Il graduale allentamento della pressione pandemica ci sta riportando alla nostra quotidianità, più serena ma anche più scontata. La recuperata normalità e, forse, l’avanzare dell’età ci spingono verso quella stagione in cui riaffiorano ricordi che credevamo sopiti: eventi totalmente rimossi, canzoni ascoltate alla radio, lontani parenti archiviati o defunti, conoscenti che entrarono nella nostra vita occasionalmente, ma anche paesaggi, sapori, profumi sottili. Gli episodi dell’infanzia, in particolare, ci appaiono i più teneri forse perché ci restituiscono l’innocenza che da adulti guardiamo come un paradiso perduto.
Rivedere con la memoria quei venditori ambulanti che negli anni ‘50, all’ingresso ed all’uscita dalla scuola, nei quartieri popolari di Napoli, vendevano a seconda della stagione le “spighe” bollite, le “cèveze” servite su una foglia di gelso, le caldarroste, le “allesse” o le sorbe, “ ‘e sòvere”, riempie il cuore di nostalgia. E c’erano anche le “sòvere pelose”, bacche dolcissime ormai dimenticate ma che da adulti abbiamo scoperto essere né più e né meno che i corbezzoli, oggi reperibili alla fine dell’estate su alcuni arbusti disseminati nel Parco Virgiliano.
Per castagne e “sovere”, pelose e non, vigeva una convenzione tra il venditore e i piccoli avventori: i ragazzini gli davano i loro quaderni usati ricevendo in cambio, per ogni quaderno, un po’ di castagne o di sorbe in un “coppetiello” fatto proprio con una paginetta di quei quaderni.
Durante le vacanze estive gli ambulanti passavano ai fichi d’India, che potevi acquistare direttamente o conquistare, giocando d’azzardo, tramite “appizzata”. L’”appizzata” era una sorta di scommessa: pagando avevi diritto a lasciarti cadere dalle mani, in direzione della cassetta sottostante contenente i fichi, il coltello che ti consegnava il venditore. Se al termine della caduta verticale il coltello “appizzava” un fico, potevi tirarlo su. Il fico era tuo se non si staccava e sempre che tu non facessi il furbo inclinando il coltello per impedire che il fico si sfilasse. Se non “appizzavi” o se il fico “appizzato” si staccava durante la risalita, avevi gettato al vento i soldi spesi. Vero è che spesso il gestore “truccava” il coltello sbilanciandolo in modo che prendesse una direzione un po’ diversa dal previsto, facendoti fallire la mira. Per capire come funzionava il coltello ci volevano a volte numerose “appizzate” a vuoto, che però pagavi una dopo l’altra.

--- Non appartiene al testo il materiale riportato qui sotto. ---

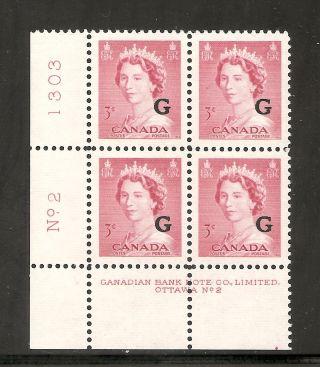 Queen Elizabeth 3 Cents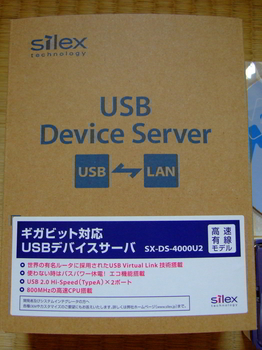 SX-DS-4000U2_02.JPG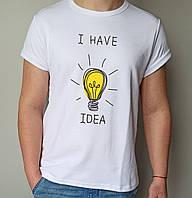 """Мужская футболка с надписью """"I have idea"""""""
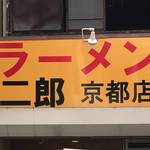 あのラーメン二郎が京都へやってくる!激戦区 一乗寺に4/2オープン!【注目】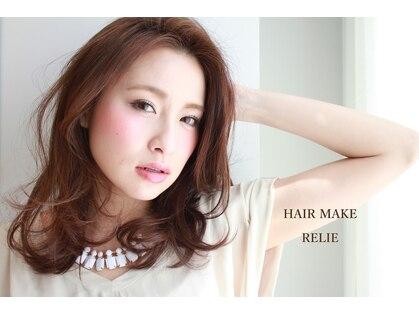 ヘアーメイク レリィ(Hair make Relie)の写真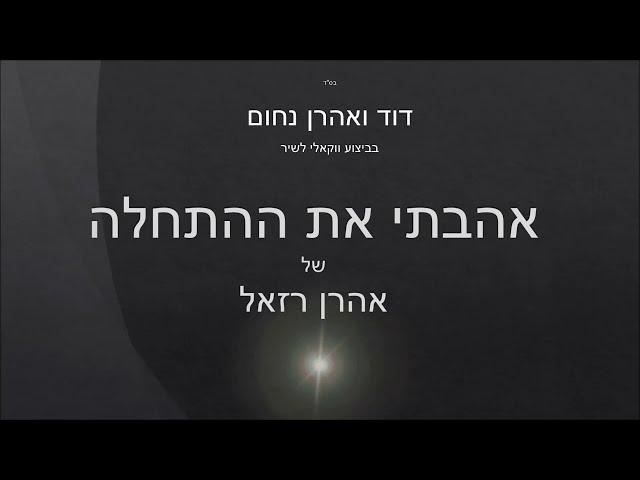 אהבתי את ההתחלה-קאבר ווקאלי לשירו של אהרן רזאל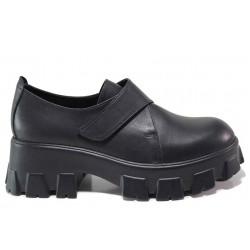 Дамски обувки, естествена кожа, лепенка, леки, гъвкави / МИ 207-04 черен / MES.BG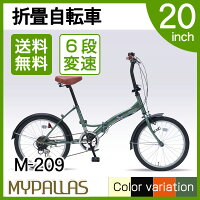 【送料無料】マイパラス M-209-GR アイビーグリーン [折りたたみ自転車]【同梱配送不可】【代引き不可】【本州以外の配送不可】の画像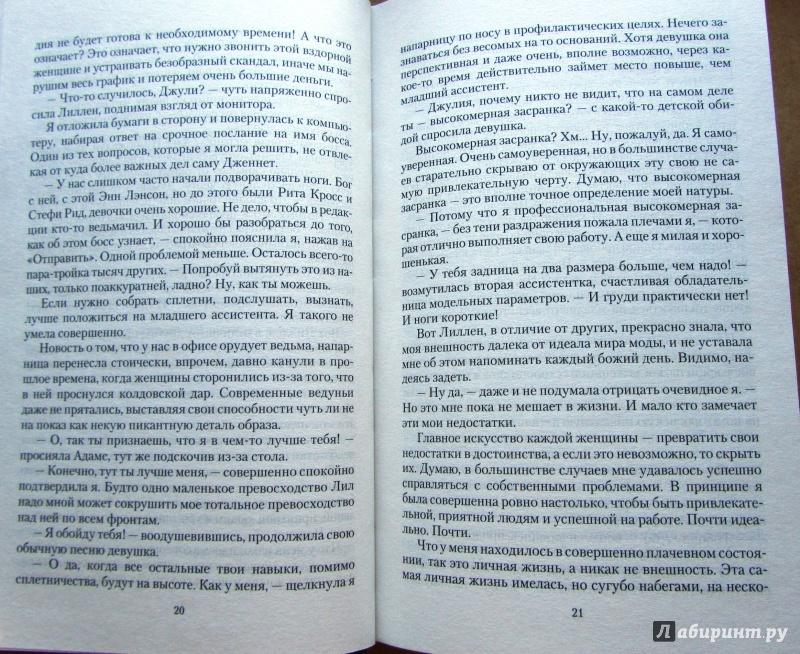 Иллюстрация 11 из 13 для Одни несчастья - Карина Пьянкова   Лабиринт - книги. Источник: jane006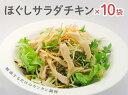 冷凍 ほぐしサラダチキン(300g) 業務用 10袋のおまとめ買いセット! 【鶏人】 ジャパンフ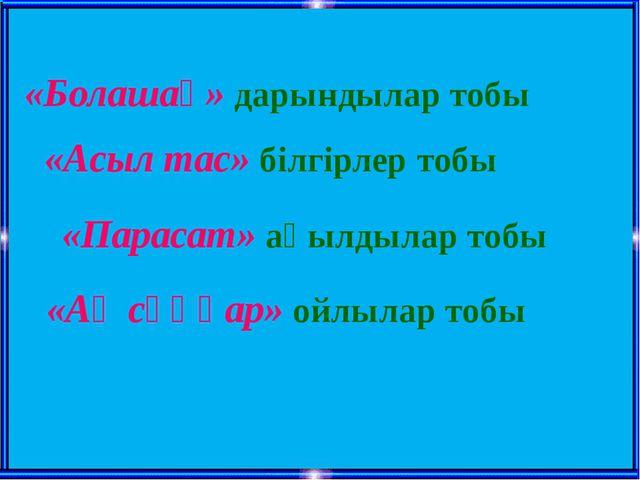 «Асыл тас» білгірлер тобы «Парасат» ақылдылар тобы «Ақ сұңқар» ойлылар тобы «...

L’estate era anche la stagione della “rattàta”, quella che a Roma chiamano ancora “grattachecca”. Il venditore di “rattàte” non era un ambulante ma per lo più una donna fornita di un “bancariello” sul quale giaceva una grossa stecca di ghiaccio, sottratta alla liquefazione grazie a una tela di sacco che la isolava discretamente dalla calura estiva. Con un aggeggio di alluminio la donna grattava dalla stecca un piccolo quantitativo di ghiaccio tritato che poi irrorava, a tua scelta, di uno sciroppo di dubbia qualità, di colore verde, giallo, arancione o rosso.
Al rientro da queste gratificanti incursioni in un passato remoto certamente idealizzato, ti ritrovi un po’ più invecchiato: è il prezzo che bisogna pagare per questi viaggetti pieni di rimpianto ma anche di magia. Ti ricongiungi quindi ai tuoi piccoli acciacchi con i quali devi rassegnarti a fare i conti in senso, per fortuna, solo farmacologico. Rimpiangi i tempi in cui andavi fiero della tua prostata e guardi con terrore al momento in cui, se una bella signora ti offrisse le sue grazie, dovresti a malincuore rispondere: “Prego, non si disturbi.”